[Dataset items]
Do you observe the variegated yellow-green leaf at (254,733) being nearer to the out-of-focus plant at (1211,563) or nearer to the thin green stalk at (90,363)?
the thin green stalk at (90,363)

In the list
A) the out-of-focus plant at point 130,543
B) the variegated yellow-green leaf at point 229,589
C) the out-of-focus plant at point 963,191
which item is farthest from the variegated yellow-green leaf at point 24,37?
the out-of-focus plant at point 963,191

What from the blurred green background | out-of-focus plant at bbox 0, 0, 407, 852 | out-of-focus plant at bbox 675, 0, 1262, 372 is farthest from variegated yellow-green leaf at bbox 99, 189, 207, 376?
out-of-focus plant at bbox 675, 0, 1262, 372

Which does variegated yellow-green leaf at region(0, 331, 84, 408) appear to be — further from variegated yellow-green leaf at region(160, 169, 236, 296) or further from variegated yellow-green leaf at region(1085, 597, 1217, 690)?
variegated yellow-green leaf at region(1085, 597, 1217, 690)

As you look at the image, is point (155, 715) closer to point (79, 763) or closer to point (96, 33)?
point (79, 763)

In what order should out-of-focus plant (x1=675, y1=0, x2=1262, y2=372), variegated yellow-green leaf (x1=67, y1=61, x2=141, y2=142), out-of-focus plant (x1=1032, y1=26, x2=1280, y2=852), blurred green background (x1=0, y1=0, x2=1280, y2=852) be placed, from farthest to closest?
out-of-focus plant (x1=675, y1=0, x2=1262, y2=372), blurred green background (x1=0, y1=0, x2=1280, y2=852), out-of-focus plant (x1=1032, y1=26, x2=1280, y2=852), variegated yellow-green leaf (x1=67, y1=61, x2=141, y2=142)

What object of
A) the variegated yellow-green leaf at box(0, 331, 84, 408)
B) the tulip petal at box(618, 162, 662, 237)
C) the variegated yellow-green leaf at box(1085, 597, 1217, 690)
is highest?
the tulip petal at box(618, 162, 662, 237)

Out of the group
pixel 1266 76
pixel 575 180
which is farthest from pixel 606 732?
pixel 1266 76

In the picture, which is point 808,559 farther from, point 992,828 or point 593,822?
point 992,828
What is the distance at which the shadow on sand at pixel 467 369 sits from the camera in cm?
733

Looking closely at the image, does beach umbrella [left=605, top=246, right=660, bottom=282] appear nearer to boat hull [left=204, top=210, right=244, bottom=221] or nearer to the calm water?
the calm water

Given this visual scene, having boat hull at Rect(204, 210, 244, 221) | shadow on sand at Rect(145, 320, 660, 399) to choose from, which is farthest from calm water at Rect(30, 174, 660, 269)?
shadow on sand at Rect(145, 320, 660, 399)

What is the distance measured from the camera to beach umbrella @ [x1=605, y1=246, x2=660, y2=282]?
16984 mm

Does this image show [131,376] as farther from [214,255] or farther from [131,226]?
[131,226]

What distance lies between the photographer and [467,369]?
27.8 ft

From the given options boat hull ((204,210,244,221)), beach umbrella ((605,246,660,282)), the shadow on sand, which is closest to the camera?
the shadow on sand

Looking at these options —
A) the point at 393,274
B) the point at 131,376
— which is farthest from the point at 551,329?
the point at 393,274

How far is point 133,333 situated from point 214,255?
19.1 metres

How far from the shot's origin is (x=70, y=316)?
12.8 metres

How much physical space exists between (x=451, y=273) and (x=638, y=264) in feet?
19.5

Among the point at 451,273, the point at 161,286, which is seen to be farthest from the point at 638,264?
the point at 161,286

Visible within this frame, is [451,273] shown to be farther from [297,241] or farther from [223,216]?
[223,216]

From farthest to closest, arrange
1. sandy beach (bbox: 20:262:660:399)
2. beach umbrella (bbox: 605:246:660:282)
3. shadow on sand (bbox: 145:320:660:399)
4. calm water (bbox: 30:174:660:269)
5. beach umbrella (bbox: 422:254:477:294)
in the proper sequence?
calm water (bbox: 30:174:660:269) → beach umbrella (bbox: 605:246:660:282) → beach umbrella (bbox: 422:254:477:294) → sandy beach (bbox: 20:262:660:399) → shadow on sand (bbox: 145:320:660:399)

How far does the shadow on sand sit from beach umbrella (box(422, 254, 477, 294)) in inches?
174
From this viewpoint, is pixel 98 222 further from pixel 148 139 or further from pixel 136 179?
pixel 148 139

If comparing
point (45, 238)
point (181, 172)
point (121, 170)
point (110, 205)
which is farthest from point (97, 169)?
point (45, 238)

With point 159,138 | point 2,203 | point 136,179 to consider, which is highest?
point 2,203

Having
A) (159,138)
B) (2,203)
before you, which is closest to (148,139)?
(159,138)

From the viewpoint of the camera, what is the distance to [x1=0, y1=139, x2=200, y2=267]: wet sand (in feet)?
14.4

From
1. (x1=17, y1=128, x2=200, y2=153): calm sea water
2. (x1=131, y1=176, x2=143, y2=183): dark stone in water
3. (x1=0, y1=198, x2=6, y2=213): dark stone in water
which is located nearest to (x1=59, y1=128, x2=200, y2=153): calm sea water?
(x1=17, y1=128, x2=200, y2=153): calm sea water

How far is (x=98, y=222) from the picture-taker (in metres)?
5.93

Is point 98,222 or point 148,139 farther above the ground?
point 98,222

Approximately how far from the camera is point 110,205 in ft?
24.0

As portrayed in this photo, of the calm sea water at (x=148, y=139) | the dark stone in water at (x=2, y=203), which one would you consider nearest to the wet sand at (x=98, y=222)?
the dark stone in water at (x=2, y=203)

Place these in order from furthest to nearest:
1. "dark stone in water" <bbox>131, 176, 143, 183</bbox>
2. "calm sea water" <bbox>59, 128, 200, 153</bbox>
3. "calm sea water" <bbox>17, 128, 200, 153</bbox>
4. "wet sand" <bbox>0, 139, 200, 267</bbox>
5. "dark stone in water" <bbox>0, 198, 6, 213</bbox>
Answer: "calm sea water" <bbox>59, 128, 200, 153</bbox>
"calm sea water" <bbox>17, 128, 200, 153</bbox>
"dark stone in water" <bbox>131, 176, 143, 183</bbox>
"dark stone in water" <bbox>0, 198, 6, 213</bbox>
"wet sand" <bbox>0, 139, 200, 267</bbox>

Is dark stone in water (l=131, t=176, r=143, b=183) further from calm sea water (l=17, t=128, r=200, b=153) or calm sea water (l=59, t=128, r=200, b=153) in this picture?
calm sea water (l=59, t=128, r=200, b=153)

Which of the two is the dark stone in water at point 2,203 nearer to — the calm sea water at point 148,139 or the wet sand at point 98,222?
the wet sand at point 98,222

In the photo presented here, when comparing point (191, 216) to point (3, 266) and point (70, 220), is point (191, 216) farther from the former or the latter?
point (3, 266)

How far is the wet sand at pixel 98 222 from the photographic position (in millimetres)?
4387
...
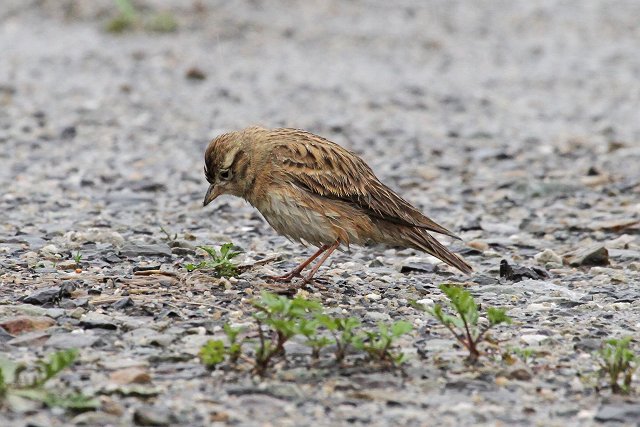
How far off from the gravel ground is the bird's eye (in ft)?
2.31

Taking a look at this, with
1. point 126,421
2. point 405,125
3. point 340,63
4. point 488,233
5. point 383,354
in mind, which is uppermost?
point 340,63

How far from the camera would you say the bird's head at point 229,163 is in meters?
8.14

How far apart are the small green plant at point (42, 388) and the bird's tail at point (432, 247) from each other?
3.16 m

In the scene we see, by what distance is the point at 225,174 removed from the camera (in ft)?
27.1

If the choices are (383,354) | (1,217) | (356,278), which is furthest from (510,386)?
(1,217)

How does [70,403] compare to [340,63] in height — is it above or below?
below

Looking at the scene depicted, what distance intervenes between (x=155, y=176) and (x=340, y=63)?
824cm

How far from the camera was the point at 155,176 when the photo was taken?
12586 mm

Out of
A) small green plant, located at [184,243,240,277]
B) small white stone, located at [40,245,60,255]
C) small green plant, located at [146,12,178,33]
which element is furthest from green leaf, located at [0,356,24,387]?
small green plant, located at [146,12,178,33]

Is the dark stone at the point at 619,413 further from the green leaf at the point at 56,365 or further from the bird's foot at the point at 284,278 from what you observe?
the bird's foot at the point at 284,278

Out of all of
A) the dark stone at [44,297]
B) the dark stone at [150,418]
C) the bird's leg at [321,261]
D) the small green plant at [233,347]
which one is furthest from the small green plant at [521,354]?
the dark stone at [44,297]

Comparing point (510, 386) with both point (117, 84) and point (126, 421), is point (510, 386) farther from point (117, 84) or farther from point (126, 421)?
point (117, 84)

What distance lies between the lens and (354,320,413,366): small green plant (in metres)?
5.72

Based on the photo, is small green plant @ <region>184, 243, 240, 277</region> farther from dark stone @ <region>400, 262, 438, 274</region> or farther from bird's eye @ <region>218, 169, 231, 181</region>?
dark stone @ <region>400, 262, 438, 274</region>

Written exercise:
Put the lines of the listing from the one containing "Given this visual" through the one containing "calm water (bbox: 30:174:660:269) →", both included, into a JSON list of strings, one string per line. Leave out blank lines.

Complete output:
[
  "Given this visual scene, having boat hull at Rect(204, 210, 244, 221) | shadow on sand at Rect(145, 320, 660, 399) to choose from, which is farthest from calm water at Rect(30, 174, 660, 269)?",
  "shadow on sand at Rect(145, 320, 660, 399)",
  "What is the distance measured from the camera to beach umbrella @ [x1=605, y1=246, x2=660, y2=282]?",
  "16984 mm",
  "Does this image show [131,376] as farther from [214,255] or farther from [131,226]?",
  "[131,226]",
  "What distance lies between the photographer and [467,369]?",
  "27.8 ft",
  "From the given options boat hull ((204,210,244,221)), beach umbrella ((605,246,660,282)), the shadow on sand, which is closest to the camera?",
  "the shadow on sand",
  "Looking at these options —",
  "A) the point at 393,274",
  "B) the point at 131,376",
  "— which is farthest from the point at 551,329?",
  "the point at 393,274",
  "How far is point 133,333 situated from point 214,255?",
  "19.1 metres",
  "How far from the shot's origin is (x=70, y=316)?",
  "12.8 metres",
  "How much physical space exists between (x=451, y=273) and (x=638, y=264) in feet?",
  "19.5",
  "Among the point at 451,273, the point at 161,286, which is seen to be farthest from the point at 638,264?",
  "the point at 161,286",
  "Visible within this frame, is [451,273] shown to be farther from [297,241] or farther from [223,216]?",
  "[223,216]",
  "From farthest to closest, arrange",
  "1. sandy beach (bbox: 20:262:660:399)",
  "2. beach umbrella (bbox: 605:246:660:282)",
  "3. shadow on sand (bbox: 145:320:660:399)",
  "4. calm water (bbox: 30:174:660:269)",
  "5. beach umbrella (bbox: 422:254:477:294)",
  "in the proper sequence?",
  "calm water (bbox: 30:174:660:269) → beach umbrella (bbox: 605:246:660:282) → beach umbrella (bbox: 422:254:477:294) → sandy beach (bbox: 20:262:660:399) → shadow on sand (bbox: 145:320:660:399)"
]